Support optional dependencies for CUDA related packages (torch, etc.)
Problem Description
"pip install sdv" has a lot of dependencies related to CUDA and Torch that should be optional (like "pip install sdv[no-nvidia]" for example). This would make it a lot easier for organizations to get the Community version running in their own VPCs/images.
Expected behavior
"pip install sdv[no-nvidia]" should download a version of SDV which is CPU only and which does not use CUDA or require all of the NVIDIA libraries.
Additional context
This will make it easier for developers inside companies to demonstrate the value of SDV to their managers,
Hi there @matanitah unfortunately pip doesn't have a way to explicitly exclude specific dependencies (only a way to explicitly include dependencies). So this means we'd have to slim down the dependencies in base SDV (the most common starting point & install path) quite a bit and add CUDA-based packages as a set of optional dependencies. This approach has it's own tradeoffs as well!
To help us better understand, do you mind sharing more context on the barriers you're encountering when trying to "get the Community version running in [your] own VPCs/images" ?

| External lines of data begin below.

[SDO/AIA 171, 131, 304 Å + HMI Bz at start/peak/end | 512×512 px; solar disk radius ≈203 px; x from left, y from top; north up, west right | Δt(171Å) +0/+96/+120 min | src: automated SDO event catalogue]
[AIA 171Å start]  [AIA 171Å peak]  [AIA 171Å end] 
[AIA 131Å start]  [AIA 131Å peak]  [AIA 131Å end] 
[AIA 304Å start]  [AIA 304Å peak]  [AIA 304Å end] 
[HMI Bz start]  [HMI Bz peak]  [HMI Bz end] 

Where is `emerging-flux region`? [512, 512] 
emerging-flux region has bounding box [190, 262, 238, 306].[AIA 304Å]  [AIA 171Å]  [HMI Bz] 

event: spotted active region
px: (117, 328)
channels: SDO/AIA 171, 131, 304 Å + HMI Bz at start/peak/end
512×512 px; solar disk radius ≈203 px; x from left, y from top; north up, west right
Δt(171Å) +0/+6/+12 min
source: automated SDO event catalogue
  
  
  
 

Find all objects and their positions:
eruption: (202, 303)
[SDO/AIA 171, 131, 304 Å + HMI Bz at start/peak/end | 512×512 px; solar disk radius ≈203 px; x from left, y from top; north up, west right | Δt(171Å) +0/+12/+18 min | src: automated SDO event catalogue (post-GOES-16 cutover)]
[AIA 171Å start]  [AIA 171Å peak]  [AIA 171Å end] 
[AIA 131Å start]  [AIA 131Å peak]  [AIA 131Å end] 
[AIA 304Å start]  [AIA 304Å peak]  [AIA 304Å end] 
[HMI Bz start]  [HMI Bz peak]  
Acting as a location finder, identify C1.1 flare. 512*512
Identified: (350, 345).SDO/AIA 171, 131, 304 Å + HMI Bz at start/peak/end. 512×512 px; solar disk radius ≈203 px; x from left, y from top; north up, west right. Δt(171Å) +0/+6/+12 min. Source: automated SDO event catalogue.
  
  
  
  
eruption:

Sure! The NVIDIA libraries increases the size of the image we have to run quite dramatically, and its really only relevant if we decide to run our SDV code on GPUs, which in our case we have opted to go with CPU anyway. I think having an option like: "pip install sdv[gpu]" would be beneficial because it would keep the size of the image needed to run SDV community code light for those who only want to use CPU, which makes EC2 load times faster and makes it easier for us to keep the cost of infrastructure low.
Hi @matanitah It’s great to see your interest in the SDV ecosystem. This comment is a reminder to consult your legal team before adopting the SDV into your project, as SDV has a source-available license.
For more information, you can read through our license FAQs (not legal advice). For any other questions, you can Contact Us. You can also inquire about a commercial license to allow additional use.
That makes sense @matanitah thanks for sharing more context! I'll leave this issue open as a feature request for the team :)
This is similar to this other feature request as well: https://github.com/sdv-dev/SDV/issues/1621
Seconding this issue - makes it very cumbersome to deploy SDV, even if only a reduced feature set is used.
Thanks @spreeni. We are still evaluating within the team. Python unfortunately does not allow you to remove dependencies, or else we would love do something like pip install sdv[no-cuda]. We are still evaluating the pros/cons of changing the default dependencies listed for pip install sdv, which have been established for many years now.
In the meantime, would you be able to describe more about how it's affecting your deployment -- for eg. is it increasing installation time, using up more memory, or is it something else? Any details you can share about where you're deploying, how often you are installing, etc. will be very helpful for us to make the case. Thank you.
Hey @npatki, I have used SDV within a Docker container that I push to a Gitlab container registry, from where it is then pulled by other deployment services. For me the issues are the following
- package size - it takes very long to deploy this to the registry (although less so on subsequent pushes due to delta updates), and I am not sure how lazily the imports are handled, but it could also increase memory demand running in any deployment
- installation time - it takes quite a while to install updates if changes in the library occur. This also makes it less probable for quick demos and tests, where you may not need the accuracy of sophisticated deep learning models
- dependency bloat - it it just not nice to carry a lot of dependencies with you that you don't use (e.g. GPU-enabled torch, plotly, boto3). Here, an opt-in process would be nice.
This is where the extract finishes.